Premier fils prodigue issu de la seconde génération de chanteurs soul, avec les D’Angelo, Lauryn Hill ou Erykah Badu, Bilal n’a pas peur de l’impertinence ou de la prétention car il est sûr de son talent. Et son premier essai musical l’inscrit d’emblée dans la lignée des Donny Hathaway et autres Stevie Wonder.
Son éducation musicale classique couplée à sa connaissance des arrangements du monde du jazz et son talent d’improvisateur lui permettent d’intégrer toutes les couleurs musicales dans ses compositions. Sans oublier sa voix de falsetto qui l’aide à d’atteindre des émotions peu communes dans la scène soul. Les thèmes sont profondément ancrés dans la condition de Noir aux Etats-Unis au tournant des années 2000 – réflexions sur la vie de magouilleur ou de mac comme sur
« Fast Lane » (une nouvelle superproduction du géant Dr. Dre) et sur laquelle les textes des frères Mtume aidés de Mike City prennent plus de symbolique.
Bilal rend hommage à tous les pionniers de la musique noire, hip-hop inclus, comme sur
« Reminisce » de Jay Dee, reprenant en compagnie de Mos Def et Common
« T.R.O.Y. » de Pete Rock et CL Smooth. Il s'inscrit également dans les pas de Bob Marley, avec
« Home », évocation brillante de l’Afrique.
Les autres références musicales sont omniprésentes, les influences de Curtis Mayfield, Kool & the Gang, Sly Stone, Stevie Wonder, Bootsy Collins et bien entendu Prince résonnant comme autant d’échos.
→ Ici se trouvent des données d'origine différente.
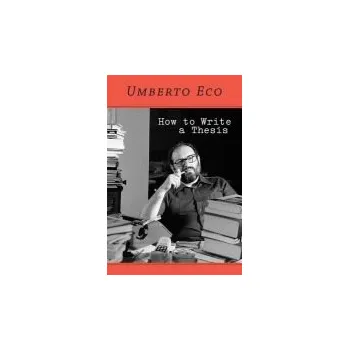 Kniha How to Write a Thesis - Eco, Umberto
« Sometimes » est une profonde réflexion sur l’amour et les relations en général, parfaitement mise en musique par d’autres proches de la famille Soulquarians.
Constat social désarmant, le premier album de Bilal aurait dû révolutionner les consciences musicales. Il n’en a rien été en raison de sordides diktats économiques. Justice ne lui a pas été faite.